◆ Task instructions ◆
Please write out, as a numbered list, the lines from the one containing "Is pixel 37" through the one containing "2.86 meters", including both. Leave out blank lines and pictures.
--- Start Material provided ---
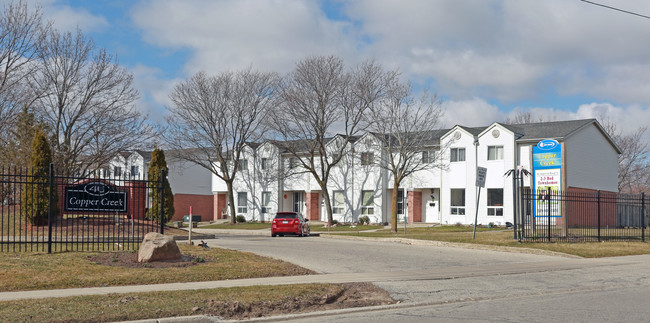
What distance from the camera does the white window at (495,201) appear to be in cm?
4508

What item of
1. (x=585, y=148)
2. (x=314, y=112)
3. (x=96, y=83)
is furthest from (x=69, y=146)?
(x=585, y=148)

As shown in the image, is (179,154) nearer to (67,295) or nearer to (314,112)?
(314,112)

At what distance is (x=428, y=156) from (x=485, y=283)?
110 feet

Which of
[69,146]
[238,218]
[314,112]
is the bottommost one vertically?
[238,218]

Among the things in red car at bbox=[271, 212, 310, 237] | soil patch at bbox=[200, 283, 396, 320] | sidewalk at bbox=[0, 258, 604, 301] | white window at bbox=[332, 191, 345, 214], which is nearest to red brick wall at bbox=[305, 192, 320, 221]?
white window at bbox=[332, 191, 345, 214]

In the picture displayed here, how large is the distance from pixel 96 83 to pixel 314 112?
16.1 meters

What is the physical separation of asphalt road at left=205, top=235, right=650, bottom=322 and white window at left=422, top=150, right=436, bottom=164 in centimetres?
2408

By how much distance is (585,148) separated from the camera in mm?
46188

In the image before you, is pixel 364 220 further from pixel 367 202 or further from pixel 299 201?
pixel 299 201

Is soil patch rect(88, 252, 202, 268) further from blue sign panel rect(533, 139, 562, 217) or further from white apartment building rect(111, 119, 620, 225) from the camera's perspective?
white apartment building rect(111, 119, 620, 225)

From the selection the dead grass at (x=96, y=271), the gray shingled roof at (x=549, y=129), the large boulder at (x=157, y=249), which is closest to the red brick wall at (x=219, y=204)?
the gray shingled roof at (x=549, y=129)

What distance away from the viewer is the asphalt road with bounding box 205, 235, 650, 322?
1043 cm

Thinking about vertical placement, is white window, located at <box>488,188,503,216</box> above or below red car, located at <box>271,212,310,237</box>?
above

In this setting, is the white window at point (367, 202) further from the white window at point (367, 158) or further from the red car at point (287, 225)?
the red car at point (287, 225)
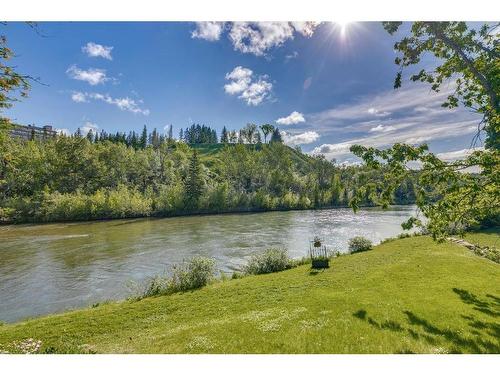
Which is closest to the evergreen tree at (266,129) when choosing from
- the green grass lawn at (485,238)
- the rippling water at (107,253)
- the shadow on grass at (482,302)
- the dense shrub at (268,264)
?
the rippling water at (107,253)

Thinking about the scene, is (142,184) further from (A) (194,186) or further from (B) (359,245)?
(B) (359,245)

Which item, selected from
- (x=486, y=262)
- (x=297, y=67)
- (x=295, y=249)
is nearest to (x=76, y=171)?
(x=295, y=249)

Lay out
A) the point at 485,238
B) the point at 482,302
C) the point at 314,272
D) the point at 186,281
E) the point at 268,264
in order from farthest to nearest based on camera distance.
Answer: the point at 485,238 → the point at 268,264 → the point at 314,272 → the point at 186,281 → the point at 482,302

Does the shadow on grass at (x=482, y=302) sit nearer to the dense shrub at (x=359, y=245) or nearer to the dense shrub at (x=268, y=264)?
the dense shrub at (x=268, y=264)

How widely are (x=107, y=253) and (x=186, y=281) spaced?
17.2 metres

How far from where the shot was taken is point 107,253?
101 feet

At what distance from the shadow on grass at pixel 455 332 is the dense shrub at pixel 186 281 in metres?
9.88

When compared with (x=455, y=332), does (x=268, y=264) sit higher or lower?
lower

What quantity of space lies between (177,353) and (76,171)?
8387 cm

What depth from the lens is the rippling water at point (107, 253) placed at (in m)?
19.2

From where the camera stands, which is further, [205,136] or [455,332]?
[205,136]

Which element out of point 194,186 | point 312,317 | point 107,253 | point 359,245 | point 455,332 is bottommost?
point 107,253

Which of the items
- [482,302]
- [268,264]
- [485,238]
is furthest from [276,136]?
[482,302]

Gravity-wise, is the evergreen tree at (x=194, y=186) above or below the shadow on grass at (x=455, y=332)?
above
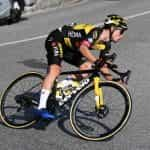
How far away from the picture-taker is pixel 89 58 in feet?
23.8

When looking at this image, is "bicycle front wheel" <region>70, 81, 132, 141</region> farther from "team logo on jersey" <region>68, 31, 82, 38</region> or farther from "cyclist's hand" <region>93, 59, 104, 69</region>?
"team logo on jersey" <region>68, 31, 82, 38</region>

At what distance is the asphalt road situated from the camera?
7.29 metres

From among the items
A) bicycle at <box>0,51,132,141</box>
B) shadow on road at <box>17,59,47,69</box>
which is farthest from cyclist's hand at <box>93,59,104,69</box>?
shadow on road at <box>17,59,47,69</box>

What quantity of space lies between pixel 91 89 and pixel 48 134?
876mm

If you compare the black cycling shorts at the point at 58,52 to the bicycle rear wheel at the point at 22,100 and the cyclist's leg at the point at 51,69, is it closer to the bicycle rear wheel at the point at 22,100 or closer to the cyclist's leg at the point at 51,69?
the cyclist's leg at the point at 51,69

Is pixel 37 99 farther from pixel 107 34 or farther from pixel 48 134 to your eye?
pixel 107 34

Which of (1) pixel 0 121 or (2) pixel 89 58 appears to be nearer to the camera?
(2) pixel 89 58

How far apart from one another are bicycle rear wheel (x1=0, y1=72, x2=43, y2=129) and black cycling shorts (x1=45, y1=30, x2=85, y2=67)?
44 centimetres

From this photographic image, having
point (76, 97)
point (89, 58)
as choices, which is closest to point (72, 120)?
point (76, 97)

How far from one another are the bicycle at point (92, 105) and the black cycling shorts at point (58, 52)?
204mm

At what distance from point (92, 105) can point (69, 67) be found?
14.9 ft

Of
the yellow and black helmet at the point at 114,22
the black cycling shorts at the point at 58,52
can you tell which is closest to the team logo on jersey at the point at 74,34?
the black cycling shorts at the point at 58,52

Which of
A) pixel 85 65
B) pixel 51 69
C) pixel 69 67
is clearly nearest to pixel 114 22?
pixel 85 65

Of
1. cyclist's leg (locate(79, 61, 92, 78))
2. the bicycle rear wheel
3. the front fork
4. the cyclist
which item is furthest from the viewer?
the bicycle rear wheel
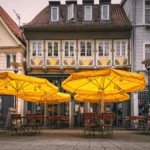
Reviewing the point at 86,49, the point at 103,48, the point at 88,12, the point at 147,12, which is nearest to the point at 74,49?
the point at 86,49

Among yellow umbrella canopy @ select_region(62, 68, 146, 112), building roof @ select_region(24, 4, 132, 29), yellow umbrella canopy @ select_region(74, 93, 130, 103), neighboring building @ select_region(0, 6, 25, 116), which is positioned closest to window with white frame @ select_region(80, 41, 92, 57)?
building roof @ select_region(24, 4, 132, 29)

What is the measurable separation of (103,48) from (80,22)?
2.86 meters

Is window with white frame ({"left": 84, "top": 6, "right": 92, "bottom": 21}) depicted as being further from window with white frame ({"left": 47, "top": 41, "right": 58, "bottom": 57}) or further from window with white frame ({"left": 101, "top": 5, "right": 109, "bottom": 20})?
window with white frame ({"left": 47, "top": 41, "right": 58, "bottom": 57})

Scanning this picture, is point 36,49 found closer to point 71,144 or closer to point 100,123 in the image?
point 100,123

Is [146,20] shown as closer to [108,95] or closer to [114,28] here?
[114,28]

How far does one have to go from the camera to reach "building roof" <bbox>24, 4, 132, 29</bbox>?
2820 cm

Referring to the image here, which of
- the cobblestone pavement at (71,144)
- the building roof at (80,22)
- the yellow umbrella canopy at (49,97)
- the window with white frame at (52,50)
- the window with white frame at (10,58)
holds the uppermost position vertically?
the building roof at (80,22)

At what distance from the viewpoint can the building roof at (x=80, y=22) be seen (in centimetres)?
2820

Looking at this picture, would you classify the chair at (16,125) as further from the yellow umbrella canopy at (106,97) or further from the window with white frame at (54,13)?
the window with white frame at (54,13)

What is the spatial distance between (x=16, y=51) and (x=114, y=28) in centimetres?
765

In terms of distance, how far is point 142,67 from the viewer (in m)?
27.7

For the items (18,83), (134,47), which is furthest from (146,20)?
(18,83)

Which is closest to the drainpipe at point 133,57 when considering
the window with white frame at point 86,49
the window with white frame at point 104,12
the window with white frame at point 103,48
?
the window with white frame at point 103,48

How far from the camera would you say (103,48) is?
93.0 ft
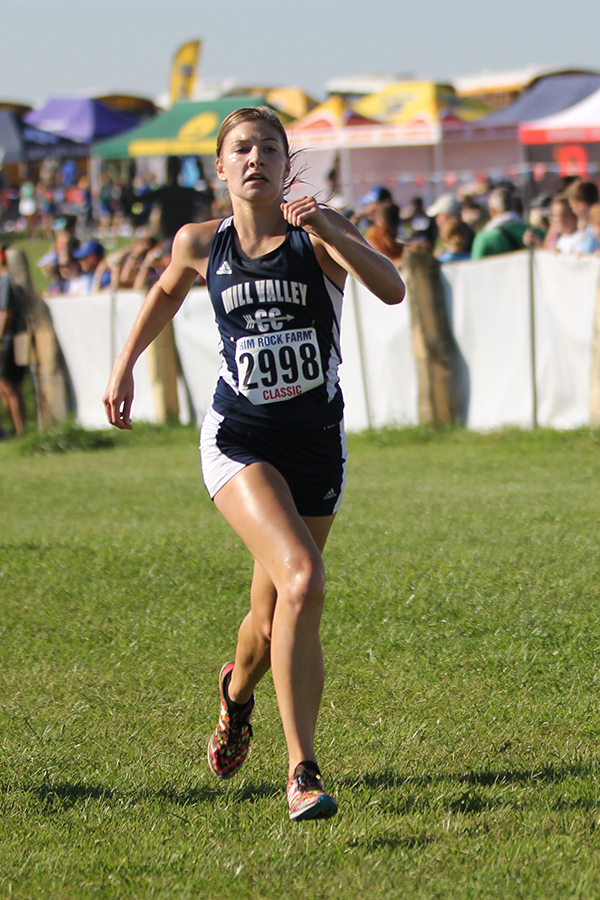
--- End Material provided ---
◆ Result for this task ◆
1. Is pixel 37 99 farther from pixel 107 34 or farther from pixel 48 134 to your eye?
2. pixel 107 34
3. Which of (1) pixel 0 121 or (2) pixel 89 58 appears to be nearer to the camera?
4. (2) pixel 89 58
5. How far apart from one another are bicycle rear wheel (x1=0, y1=72, x2=43, y2=129) and black cycling shorts (x1=45, y1=30, x2=85, y2=67)?
6. 44 centimetres
7. From this photographic image, having
8. point (76, 97)
9. point (89, 58)
10. as choices, which is closest to point (72, 120)?
11. point (76, 97)
12. How far from one another are the bicycle at point (92, 105) and the black cycling shorts at point (58, 52)?
13. 204mm
14. At what distance from point (92, 105) can point (69, 67) be found?
15. 14.9 ft
16. Of
17. the yellow and black helmet at the point at 114,22
18. the black cycling shorts at the point at 58,52
19. can you tell which is closest to the team logo on jersey at the point at 74,34?
20. the black cycling shorts at the point at 58,52
21. Which of
22. A) pixel 85 65
23. B) pixel 51 69
24. C) pixel 69 67
25. is clearly nearest to pixel 114 22?
26. pixel 85 65
27. Of
28. 1. cyclist's leg (locate(79, 61, 92, 78))
29. 2. the bicycle rear wheel
30. 3. the front fork
31. 4. the cyclist
32. which item is furthest from the viewer?
33. the bicycle rear wheel
34. Reviewing the point at 86,49, the point at 103,48, the point at 88,12, the point at 147,12, which is nearest to the point at 74,49?
35. the point at 86,49
36. Among yellow umbrella canopy @ select_region(62, 68, 146, 112), building roof @ select_region(24, 4, 132, 29), yellow umbrella canopy @ select_region(74, 93, 130, 103), neighboring building @ select_region(0, 6, 25, 116), which is positioned closest to window with white frame @ select_region(80, 41, 92, 57)?
37. building roof @ select_region(24, 4, 132, 29)
38. What is the measurable separation of (103,48) from (80,22)?
39. 2.86 meters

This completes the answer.